Adiponectin, change in adiponectin, and progression to diabetes in the Diabetes Prevention Program

Abstract

Objective: To determine whether baseline adiponectin levels or intervention-associated change in adiponectin levels were independently associated with progression to diabetes in the Diabetes Prevention Program (DPP).

Research design and methods: Cox proportional hazards analysis was used to evaluate the contribution of adiponectin and treatment-related change in adiponectin to risk of progression to diabetes.

Results: Baseline adiponectin was a strong independent predictor of incident diabetes in all treatment groups (hazard ratio per approximately 3 microg/ml higher level; 0.61 in the lifestyle, 0.76 in the metformin, and the 0.79 in placebo groups; all P < 0.001, P = 0.13 comparing groups). Baseline differences in adiponectin between sexes and race/ethnicity groups were not reflected in differences in diabetes risk. DPP interventions increased adiponectin levels ([means +/- SE] 0.83 +/- 0.05 microg/ml in the lifestyle group, 0.23 +/- 0.05 microg/ml in the metformin group, and 0.10 +/- 0.05 microg/ml in the placebo group; P < 0.001 for increases versus baseline, P < 0.01 comparing groups). These increases were associated with reductions in diabetes incidence independent of baseline adiponectin levels in the lifestyle and placebo groups but not in the metformin subjects (hazard ratio 0.72 in the lifestyle group (P < 0.001), 0.92 in the metformin group (P = 0.18), and 0.89 in the placebo group; P = 0.02 per approximately 1 microg/ml increase, P = 0.02 comparing groups). In the lifestyle group, adjusting for change in weight reduced, but did not remove, the effect of increased adiponectin.

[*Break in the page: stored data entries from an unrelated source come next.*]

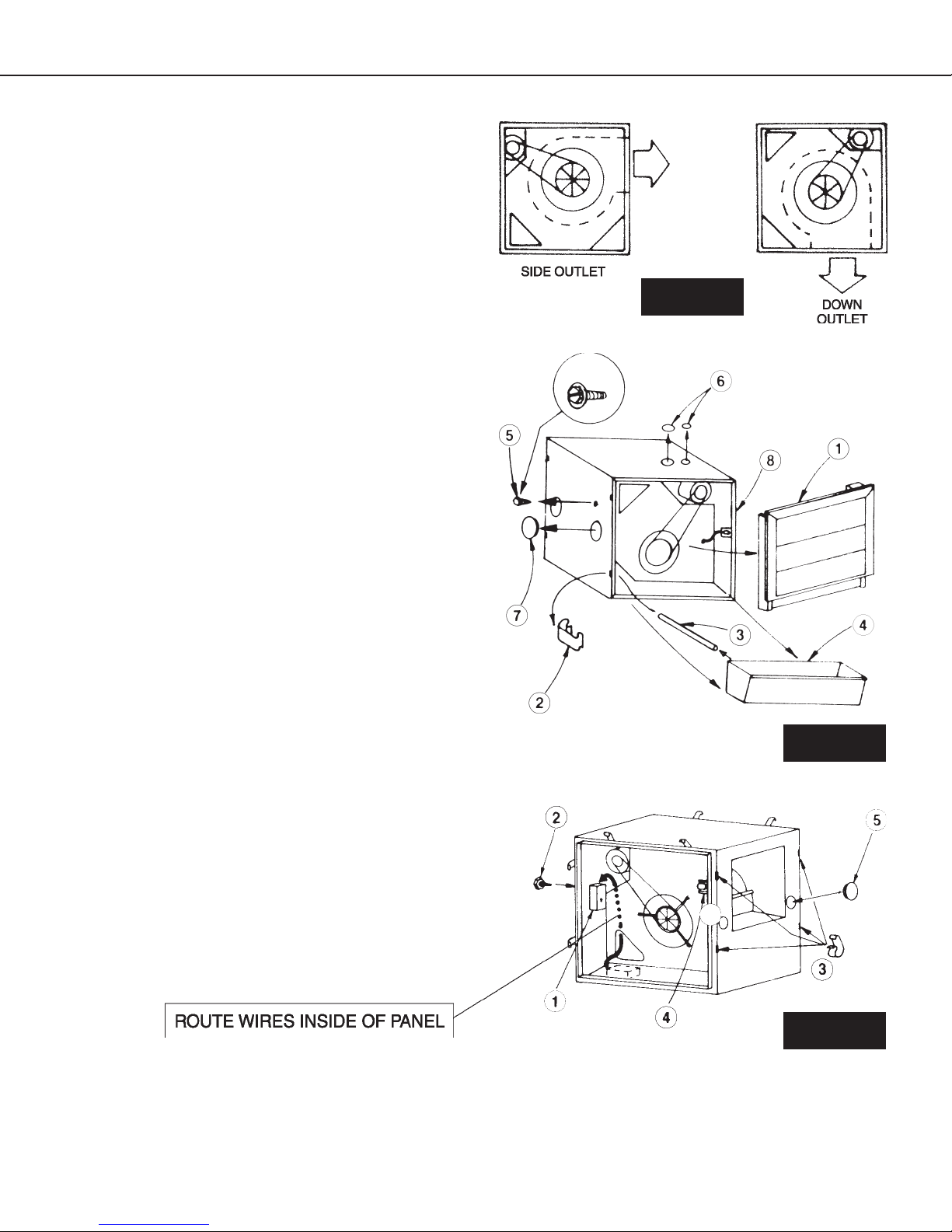 SIDE OUTLET

DOWN OUTLET

6
5
8
1
7
3
4
2

2
5
3
1
4

ROUTE WIRES INSIDE OF PANEL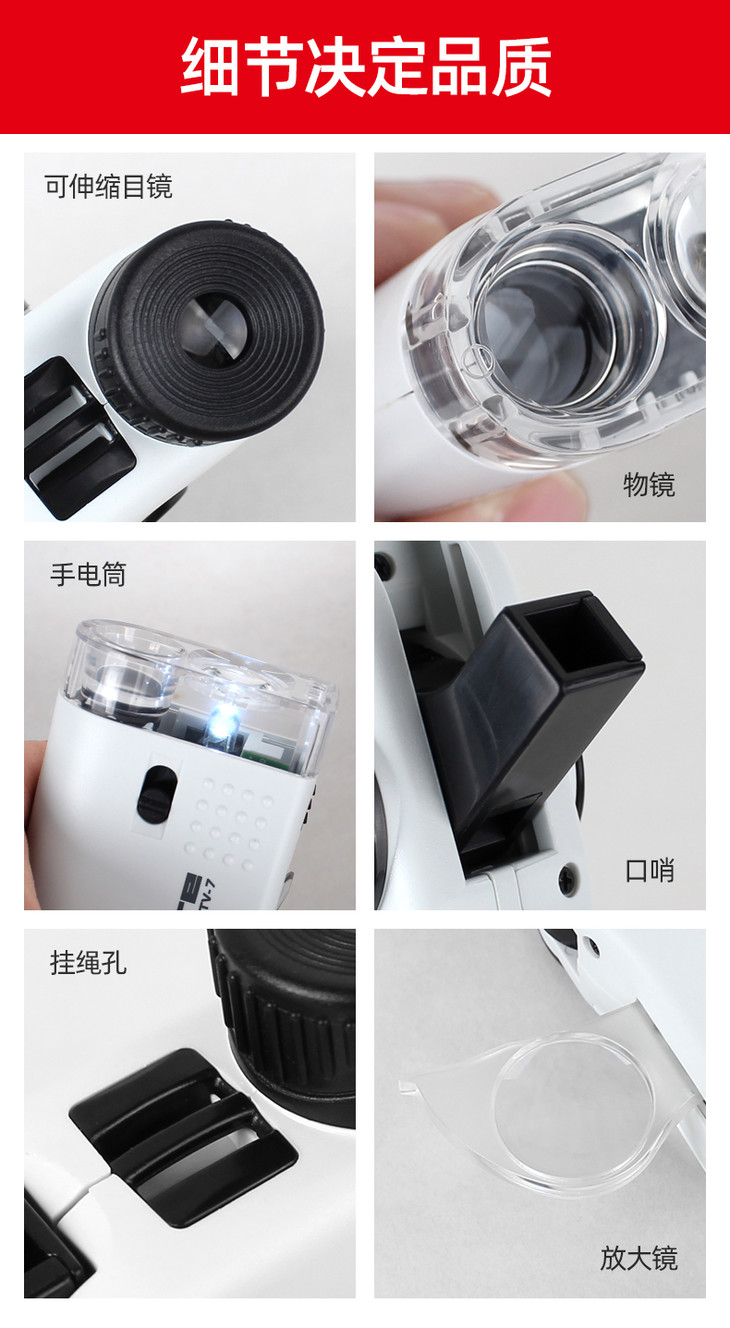 细节决定品质

可伸缩目镜

物镜

手电筒

口哨

挂绳孔

放大镜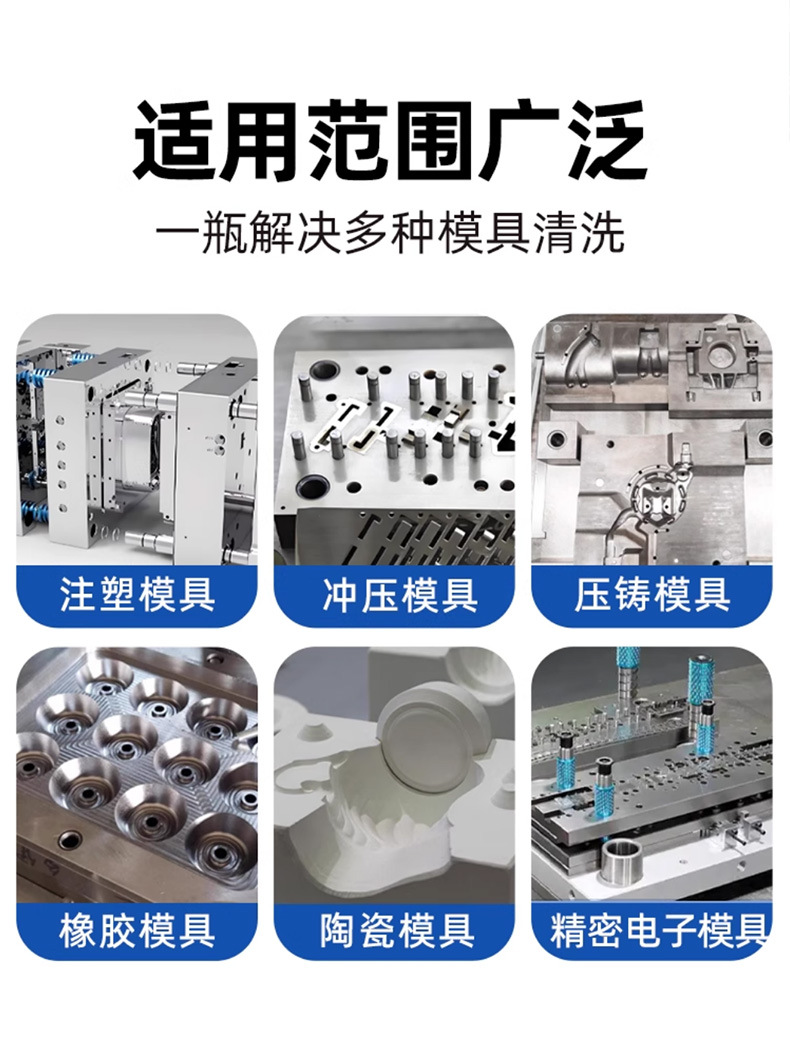 适用范围广泛

一瓶解决多种模具清洗

注塑模具

冲压模具

压铸模具

橡胶模具

陶瓷模具

精密电子模具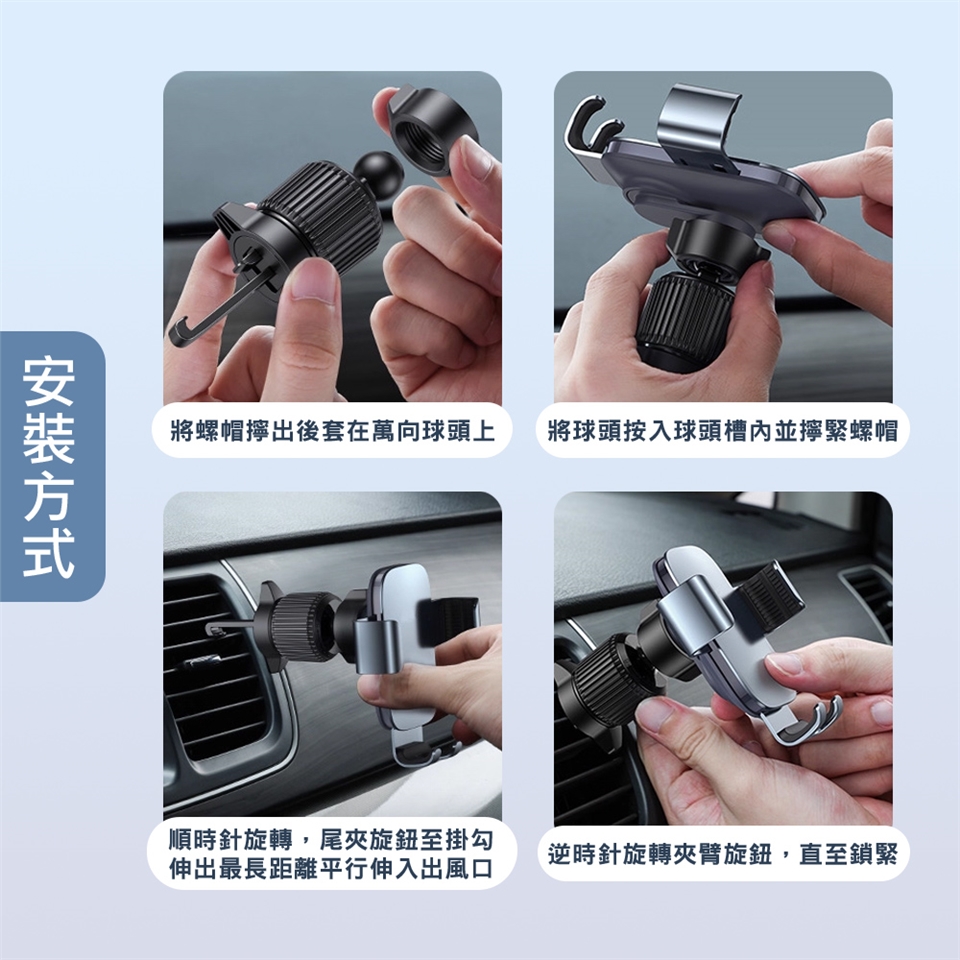 安裝方式

將螺帽擰出後套在萬向球頭上

將球頭按入球頭槽內並擰緊螺帽

順時針旋轉，尾夾旋鈕至掛勾伸出最長距離平行伸入出風口

逆時針旋轉夾臂旋鈕，直至鎖緊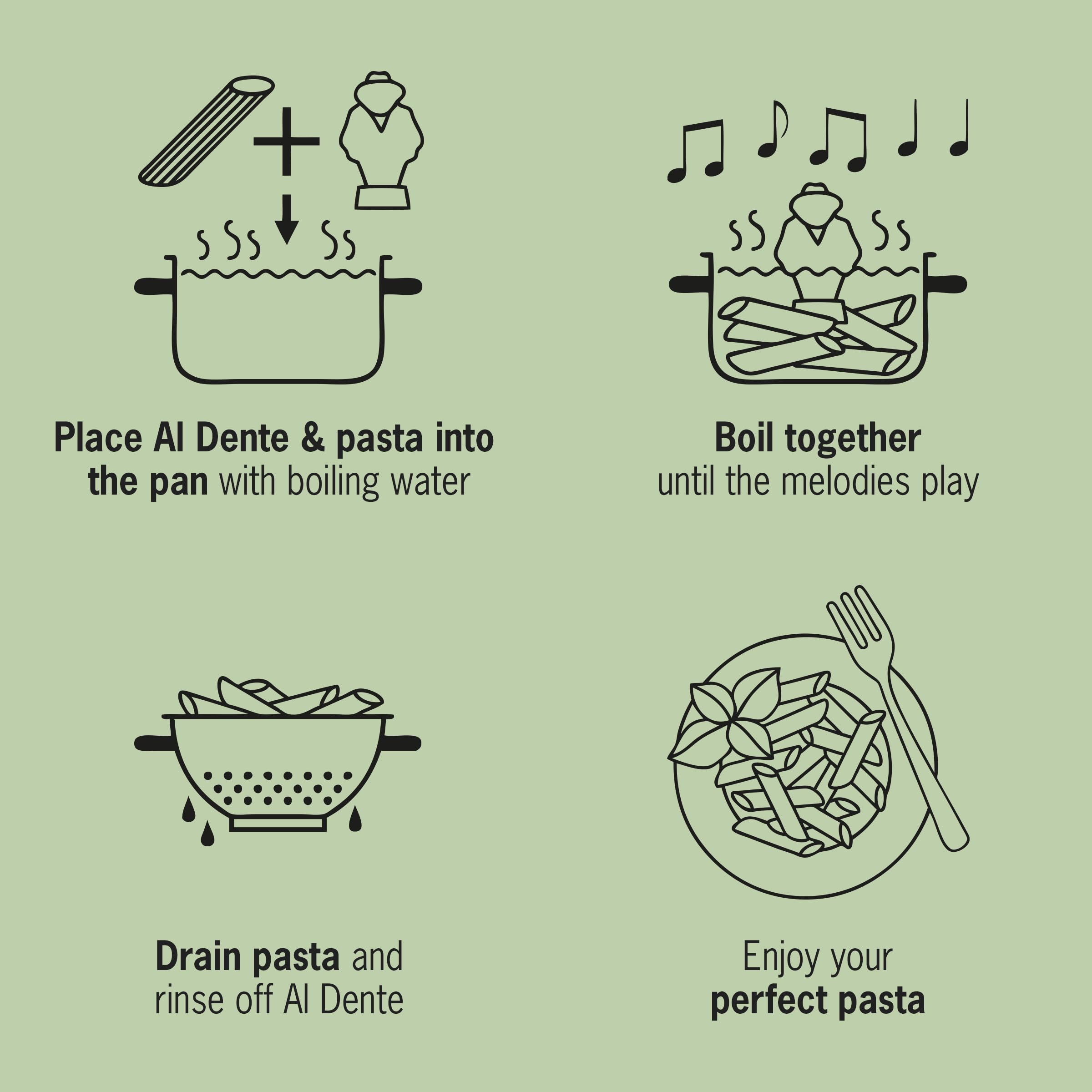 Place Al Dente & pasta into the pan with boiling water

Boil together until the melodies play

Drain pasta and rinse off Al Dente

Enjoy your perfect pasta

Conclusions: Adiponectin is a powerful marker of diabetes risk in subjects at high risk for diabetes, even after adjustment for weight. An increase in adiponectin in the lifestyle and placebo groups was associated with a reduction in diabetes risk. However, these changes in adiponectin were comparatively small and less strongly related to diabetes outcome than baseline adiponectin levels.

FIG. 1

Box-and-whisker plot showing the distribution of adiponectin at baseline by sex and self-described race/ethnicity. The box indicates the 25th through 75th percentile of the distribution, the whiskers show the 10th to 90th percentiles, the large dot shows the mean, and the line dissecting the box shows the median. Women had significantly higher levels of baseline adiponectin within each race/ethnic group (P < 0.00001), and white participants had significantly higher baseline adiponectin than all other race/ethnicity groups (P < 0.00001).

FIG. 2

Diabetes hazard rates and baseline adiponectin adjusted for sex, age, race/ethnicity, and baseline weight (Table 2, model 2). Cox proportional hazards models were used to estimate the risk of developing diabetes. Estimates of the absolute risk gradient associated with a given value of baseline adiponectin and adiponectin change using the range of values (5th to 95th percentiles) were used to describe the hazard rate for a participant with a value equal to the group mean. The point on each line indicates the estimated hazard rate for a subject with a value equal to the mean value for the group as estimated in the life table analysis.

FIG. 3

Change in adiponectin by treatment group. Unadjusted values are presented. Bars represent means ± SE for change in adiponectin over 1 year of treatment. ■, men; □, women.

FIG. 4

Diabetes hazard rates and change in adiponectin (Table 2, model 4). Cox proportional hazards models were used to estimate the risk of developing diabetes. Estimates of the absolute risk gradient associated with a given value of baseline adiponectin and adiponectin change using the range of values (5th to 95th percentiles) were used to describe the hazard rate for a participant with a value equal to the group mean. The point on each line indicates the estimated hazard rate for a subject with a value equal to the mean value for the group as estimated in the life table analysis.